This past Saturday, I had the pleasure of preparing a lesson for our monthly writing workshop. I have to admit the feeling of being a teacher did not feel right but I did it because stepping out of your comfort zone is how you learn, progress and experience different areas in your life and passions.
I decided to do a lesson on self-reflection especially since I have been battling with writer’s block and thought it might be nice to get my fellow writers to take some time to look at them from the inside as our year starts to wind down.
Little did I know that everyone felt like they are at different places in their writing journey and needed some quiet reflection, thoughts and rejuvenation.
So….sitting in my chair, I shared these two exercises with my group.
Exercise 1: The Four Seasons
In the Bible, we learn in Ecclesiastes that everything has a season…a season to live, to die, to uproot, to plant, etc. and it made me realise that each writer goes through “seasons” (phases) in their writing.
In our writing, we find ourselves going through season too. Seasons of blossoming and motivation, seasons of flowing writing, inspiration and commitment and then there are our season where we lose interest, ideas disappear, emptiness and lack of anything to do with writing.
Try it for yourself:
Print off a picture of the four seasons of the year, and in your own words, describe what each season represents to you in your writing journey whether it’s over a long period or short period of time.
Now, hold it up and slowly discover which your best seasons for producing work are and which are your worst seasons where you need to allow yourself some breathing space.
This exercise is to make you realise that going through Seasons is fine and allow yourself to feel them, experience them and allow yourself to go through whatever that Season is bringing.
Seasons like we see outside our window, happens inside of us too and that’s okay! Just know that the season you are going through will change, will get better or maybe even worse but never stop trying, writing, experiencing and expressing yourself through your passion.
You are a writer no matter the season
TAKE A BREAK: Between these exercises, print off a colouring page of the four seasons and do some colouring therapy in between
Now, that you have discovered which season helps you produce the most work, it’s time to take a look at your bookshelf……

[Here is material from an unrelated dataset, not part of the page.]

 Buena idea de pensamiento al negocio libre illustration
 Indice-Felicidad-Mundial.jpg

Exercise 2: Your Bookshelf
Every writer at some point has a bookshelf with books on it. Books from self-help to writing tips to novels to genres that they love reading inspire them and keep their passion for the written word ignited.

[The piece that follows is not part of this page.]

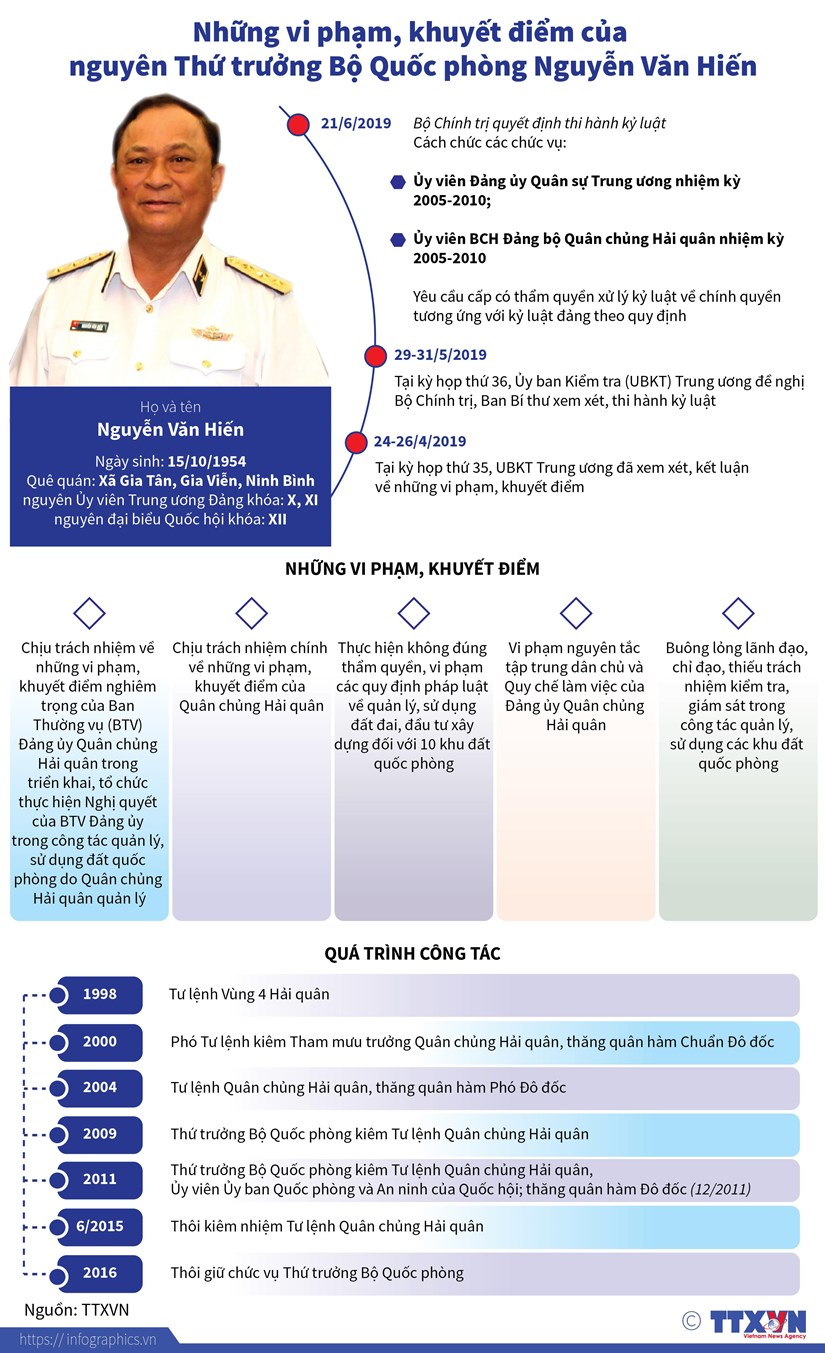 [Infographics] Vi pham cua nguyen Thu truong Nguyen Van Hien hinh anh 1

This exercise is to help you discover what writing is for you, what fears stop you from writing, what your writing should be, the things you love and what is on your top shelf.

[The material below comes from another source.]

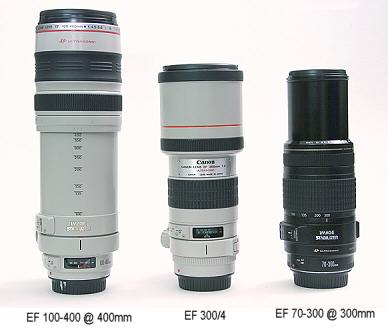 Canon EF 100-400/4.5-5.6L IS USM Full Review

To start, find a picture of an empty bookshelf that catches your attention and print it off. Alternatively, get creative and draw your own one. Your bookshelf needs to have five shelves.
Pick which is the top. On the top shelf, draw a picture of what your bestselling book cover looks including the title. Once you have done that, fold that section in half so you can’t see your book.
Now, start again at the bottom. Like everything in life, everything starts with having a foundation. On your bottom shelf, complete this sentence in your own words:
What is writing to you? When you say these two words, what is the first thing comes to your mind?
Now, re-read what you have written. This is usually what writing means to you and what made you decide to write in the first place, i.e. your foundation.
On the second shelf above this one, write down 5 of your fears. These fears do not have to have anything to do with writing. Just write down what scares you.
Lean back and read them. How many of these fears stop you from committing to your writing? Are any a metaphor for something deeper?
Next shelf up, complete this sentence:
Write all the things you love. Once again, they don’t have to have anything to do with writing. Allow yourself to express your love and passions on the page.
Look at all the things you love doing….how do these things inspire you to write, give you ideas to write about and/or even teach you along your writing journey? Sometimes our other passions filter into our writing passion which can help create great stories.
Lastly, the fourth bookshelf, before we look at the bigger picture. Complete this sentence:
My writing should be….
How would you like your writing to be? What should it be? Is your writing where you want it to be?
FINALLY, open the flap to reveal your bestselling novel again. Take a look at the picture from a far. Look at the bigger picture and ask yourself these questions:
Did I start off with a strong foundation?
How are my fears affecting me or hindering me to get that bestseller completed?
How can I use what I love in my writing and/or to inspire me to write?
Do I need to focus more on what I love and less on my fears?
Is my writing where I want it to be?
What can I do to climb my bookshelf to achieve my bestseller whether it’s only for me to be shared with others?
Writing will always be a journey filled with adventure, failure, successes and learning. Embrace it, let your fingers flirt across the page and enjoy every season of your journey.